--- TEXTO ---
¿Hace falta ser religioso, creyente, para hacer música sacra?

Escucho en Radio Clásica esta pregunta… Con frecuencia me he interpelado a mí mismo en el mismo sentido, si es posible hacer música religiosa sin creer en las palabras que canta; si el compositor  parte de una religiosidad profunda cuando escribe páginas tan maravillosas como… ¿Qué características tiene la música religiosa? ¿Se puede diferenciar de la profana? ¿Cómo y en qué?

Tales preguntas me llevan a hacer un repaso de mi experiencia musical, intérprete de obras tanto de orden religioso como profano, y a bucear en el inmenso legado que España posee de música religiosa, a la altura de lo que en literatura conservamos o en arquitectura vemos. Desgraciadamente, legado desconocido por la inmensa mayoría, dada la ausencia de tales contenidos en la instrucción escolar. La música o, al menos, cultura musical ha sido, hasta ayer, asignatura vetada.

Las preguntas se refieren a la especificidad de la música religiosa, que incide también a su interpretación.  ¿Siente el compositor una inspiración especial, divina, cuando escribe música para el culto?  ¿Qué es lo que mueve al artista para convertirse en poeta de los sonidos?

No vamos a hablar ni podemos referirnos al canto gregoriano, que la Iglesia ha considerado “tal” música como la suya propia, la verdaderamente religiosa [Constitución Apostólica “Musicae sacrae disciplina” de Pío X]. Sus características de fraseo, modalidad, ritmo  y entonación son especialísimas, tan diferentes de la música mensural y tonal, que hunden sus raíces en periodos desconocidos, porque, lógicamente, nada se conserva de la sonoridad egipcia, griega o romana.
---
## PLANTEAMIENTO
Escribe la continuación del texto sobre la música religiosa, empezando justo después de su última oración.
--- DATOS GUARDADOS ---
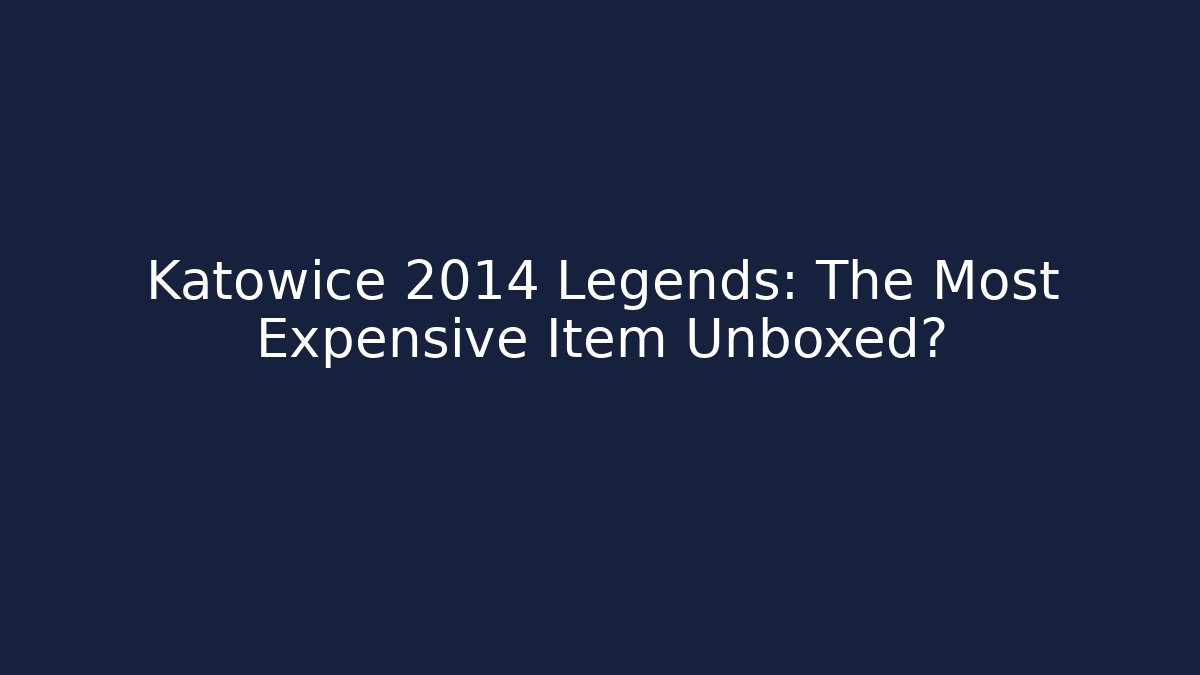 Katowice 2014 Legends: The Most Expensive Item Unboxed? - The Family Holidays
---
## RESPUESTA ESPERADA
Si el canto gregoriano es el paradigma de la música religiosa, habría que pensar que la otra música es religiosa en tanto en cuanto bebe de las fuentes gregorianas o se parece de alguna manera al canto litúrgico, cosa que no es así.

Pero el asunto cambia de significado cuando hablamos de las otras músicas, las polifónicas vocales, y más todavía cuando hablamos de obras estrictamente instrumentales. El texto en las obras vocales puede inducir a respuestas sesgadas: “Es música religiosa si el texto es religioso”, lo cual no es cierto en modo alguno.

El legado polifónico español lógicamente ha de referirse a partituras que se conservan y que son re-interpretables. Y podemos decir que comenzó a preservarse en el siglo XIII, reventando en todo su esplendor primaveral en el siglo XVI y siguientes. Tal legado es inmenso, en cantidad y sobre todo en calidad. En Francia,  composiciones religiosas fueron los “órgana” y los tropos, que nacieron un siglo antes.

Pero la música  se hizo tanto vocal como instrumental.  En esas épocas primerizas había diferenciación clara entre la música que se podía emplear en los templos, que era el gregoriano o el canto mozárabe,  y la que se componía para interpretar en la corte. Del siglo XII no encontramos en España composiciones de la “Ars Antiqua” para el culto como los “motetes” de Leonin o Perotin interpretados en fiestas solemnes en Notre Dame de París.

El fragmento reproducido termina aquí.